10/07 Verwaltungsgerichtshof;
66/01 Allgemeines Sozialversicherungsgesetz;

Norm

ASVG §412 Abs6 impl;
ASVG §412 impl;
ASVG §67 Abs10;
VwGG §30 Abs2;
VwGG §35 Abs2;

Betreff

Der Verwaltungsgerichtshof hat über den Antrag des J, vertreten durch Dr. S, Rechtsanwalt, der gegen den Bescheid des Landeshauptmannes von Tirol vom 17. Juli 2002, Zl. Vd-SV-1001-2- 66/3/Ho, betreffend Haftung für Beitragsschuldigkeiten gemäß § 67 Abs. 10 ASVG (mitbeteiligte Partei: Tiroler Gebietskrankenkasse), erhobenen Beschwerde die aufschiebende Wirkung zuzuerkennen, den Beschluss gefasst:

Spruch

Gemäß § 30 Abs. 2 VwGG wird dem Antrag stattgegeben.

Begründung

Gemäß § 30 Abs. 2 VwGG hat der Verwaltungsgerichtshof auf Antrag des Beschwerdeführers die aufschiebende Wirkung mit Beschluss zuzuerkennen, insoweit dem zwingende öffentliche Interessen nicht entgegenstehen und nach Abwägung aller berührten Interessen mit dem Vollzug des Bescheides für den Beschwerdeführer ein unverhältnismäßiger Nachteil verbunden wäre.
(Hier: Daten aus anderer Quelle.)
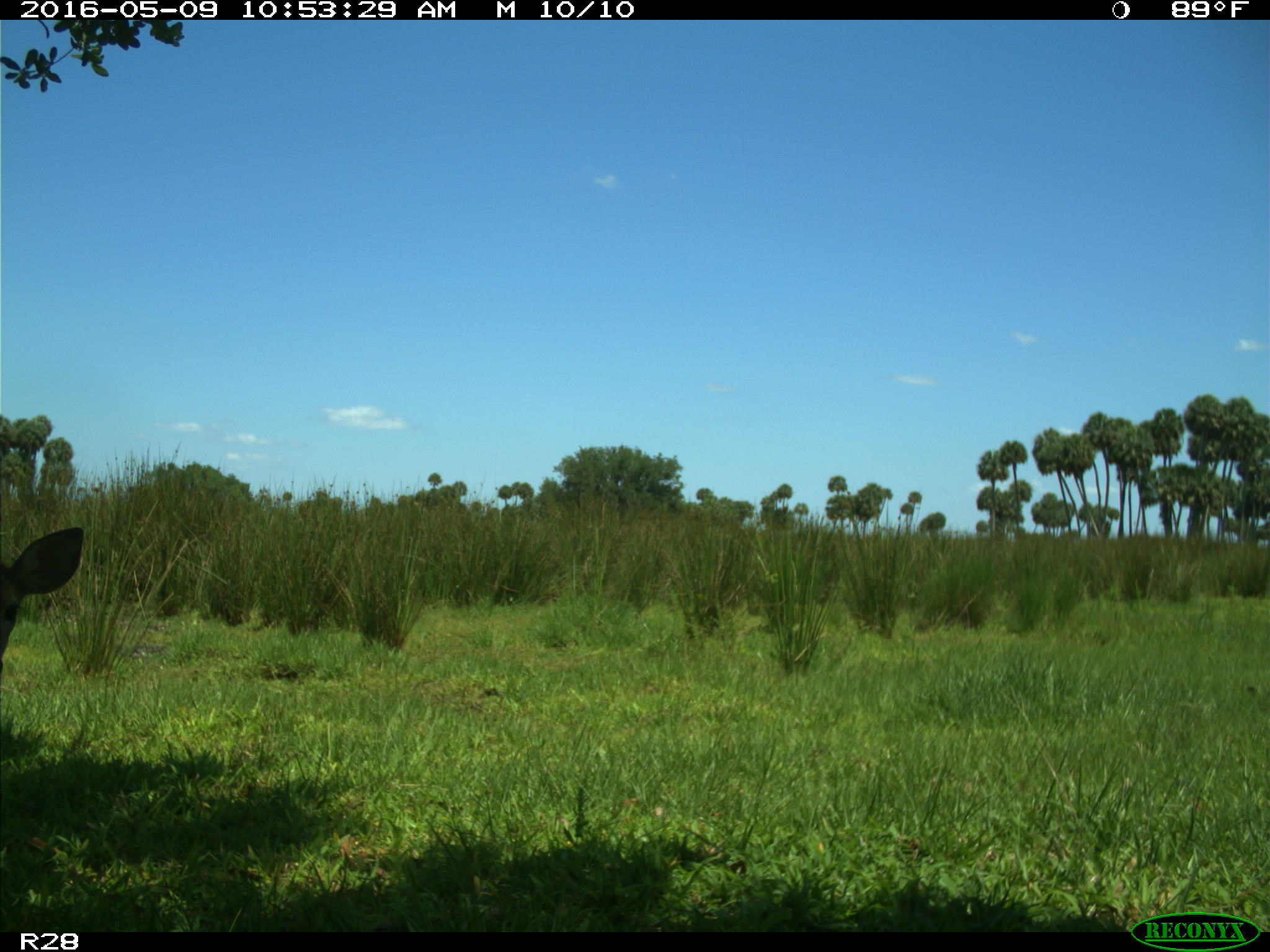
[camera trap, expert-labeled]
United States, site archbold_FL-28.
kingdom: Animalia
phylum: Chordata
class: Mammalia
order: Artiodactyla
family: Cervidae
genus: Odocoileus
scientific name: Odocoileus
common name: deer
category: unidentified deer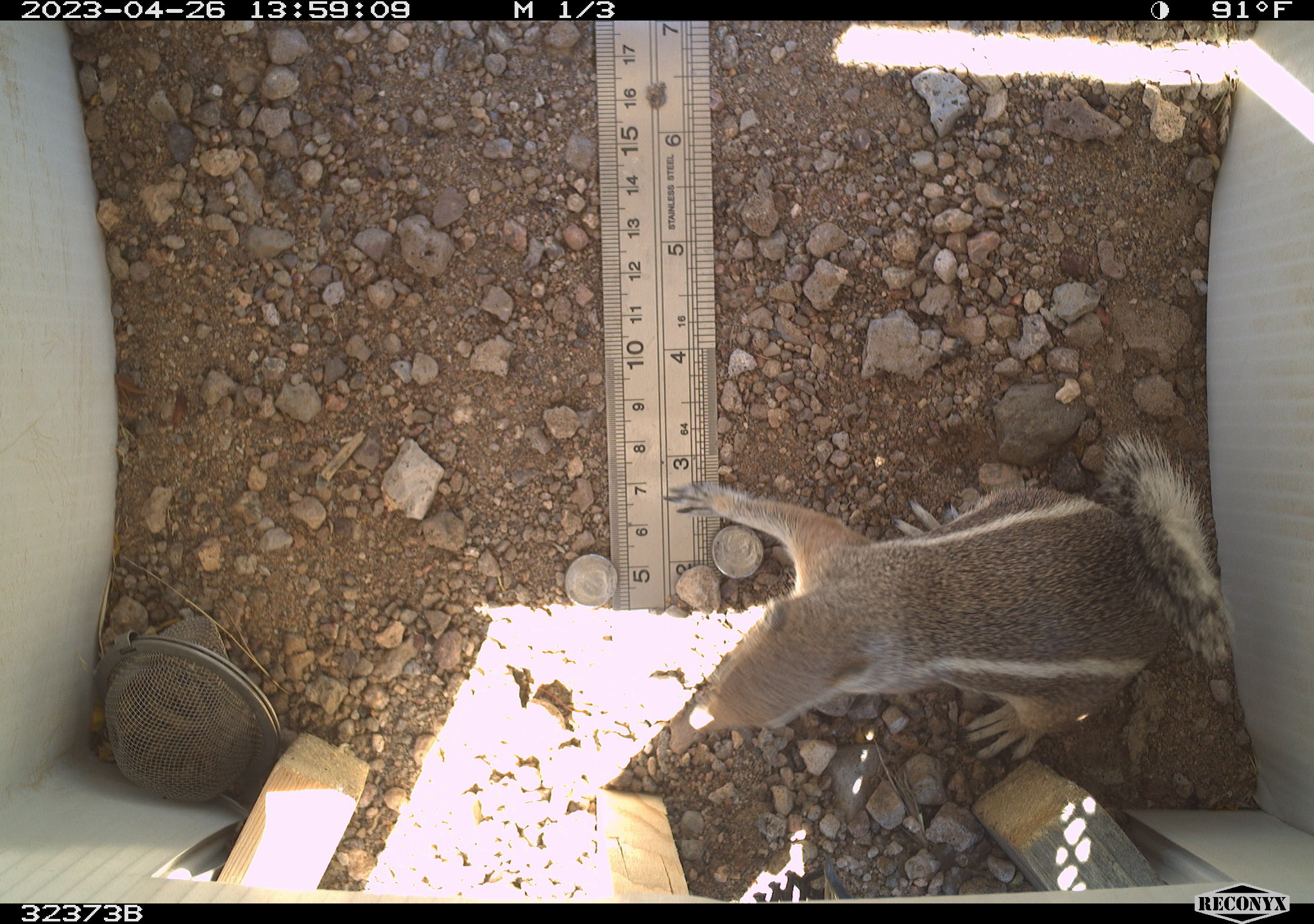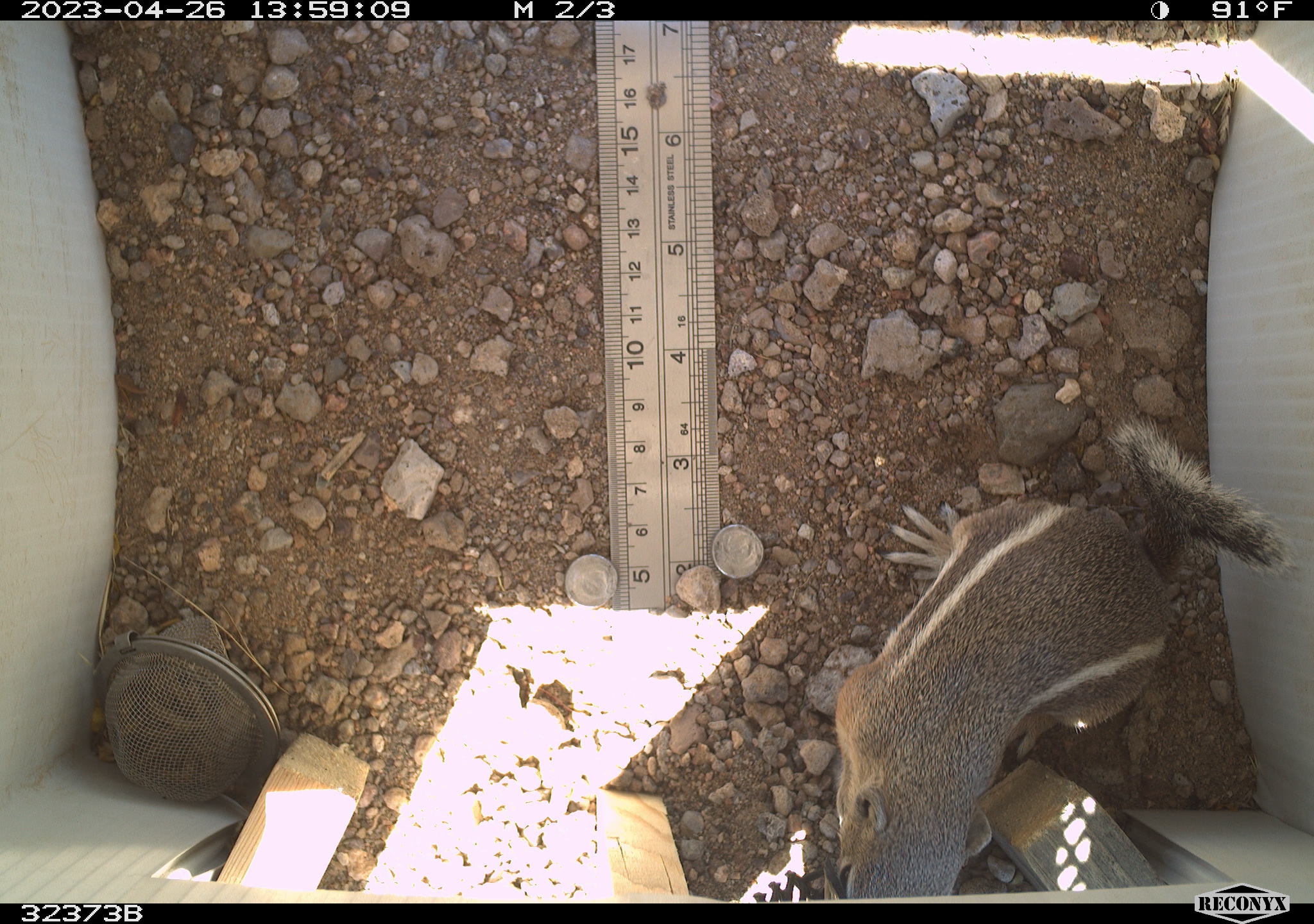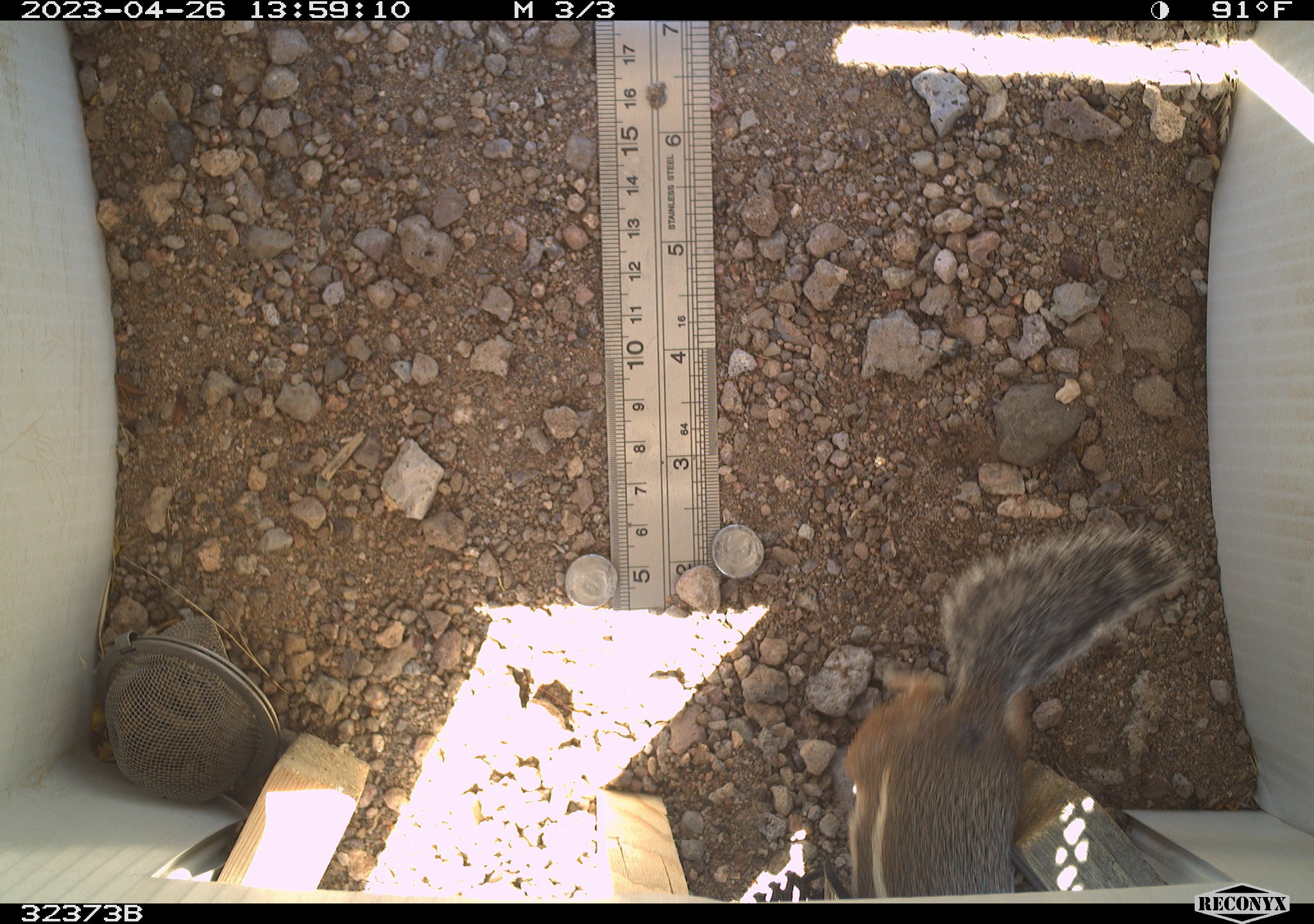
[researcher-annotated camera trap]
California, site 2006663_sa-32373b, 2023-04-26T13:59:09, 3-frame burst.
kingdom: Animalia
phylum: Chordata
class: Mammalia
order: Rodentia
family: Sciuridae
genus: Ammospermophilus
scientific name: Ammospermophilus leucurus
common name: white-tailed antelope squirrel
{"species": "white-tailed antelope squirrel (Ammospermophilus leucurus)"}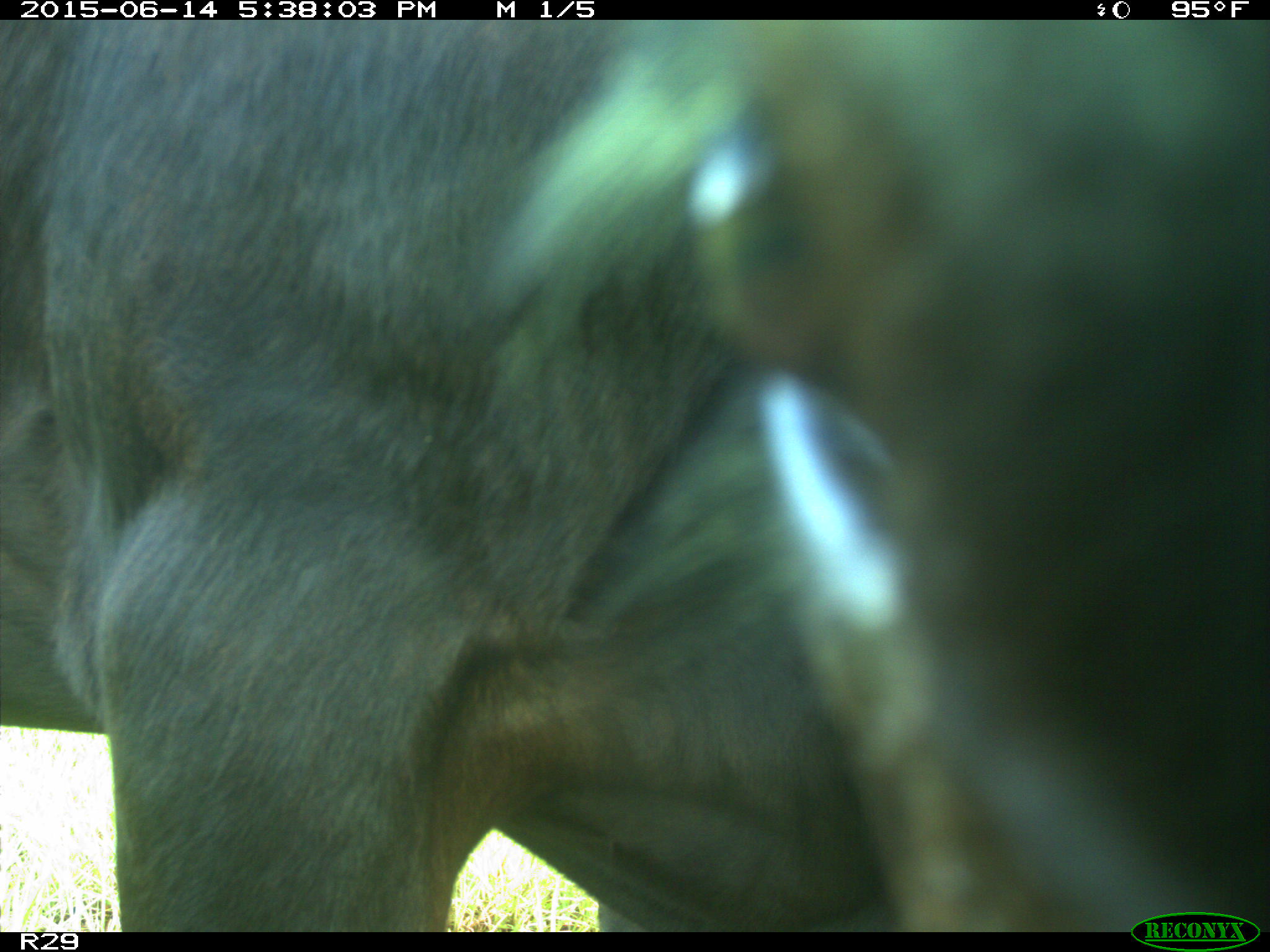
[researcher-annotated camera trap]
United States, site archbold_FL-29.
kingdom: Animalia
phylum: Chordata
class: Mammalia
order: Artiodactyla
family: Bovidae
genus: Bos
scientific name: Bos taurus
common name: domestic cow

Nach der Rechtsprechung des Verfassungsgerichthofes (VfSlg. 13305/1992 zu § 412 Abs. 6 ASVG mit Hinweisen auf die Vorjudikatur) geht es unter dem Aspekt des rechtsstaatlichen Prinzips nicht an, den Rechtsschutzsuchenden generell einseitig mit allen Folgen einer potentiell rechtswidrigen behördlichen Entscheidung so lange zu belasten, bis sein Rechtsschutzgesuch endgültig erledigt ist, wobei ein als Voraussetzung für die Gewährung aufschiebender Wirkung festgelegtes Kriterium, dass für den Einspruchswerber "durch die vorzeitige Vollstreckung ein nicht wiedergutzumachender Schaden einträte", dem Verfassungsgerichtshof als nicht ausreichend erschienen ist, die extremen Auswirkungen des die aufschiebende Wirkung eines Rechtsmittels ausschließenden § 412 ASVG auszugleichen. Die vom Verfassungsgerichtshof entwickelten Grundsätze müssen wohl auch im verwaltungsgerichtlichen Verfahren dann gelten, wenn der Fehler des angefochtenen Bescheides nicht ein bloß potentieller, sondern ein evidenter ist, maW die Partei mit den Folgen eines offenkundig vorliegenden Fehlers der belangten Behörde belastet würde. Ist nämlich schon zu erkennen, dass der Bescheid (zB) im Hinblick auf die bestehende Vorjudikatur wegen Rechtswidrigkeit seines Inhaltes aufzuheben sein wird, dann wäre die uneingeschränkte Aufrechterhaltung eines rechtswidrigen, für den Beschwerdeführer nachteiligen Leistungsbefehls, während des gesamten verwaltungsgerichtlichen Verfahrens unverhältnismäßig(vgl. den hg. Beschluss vom 16. Februar 2001, Zl. AW 2001/08/0005).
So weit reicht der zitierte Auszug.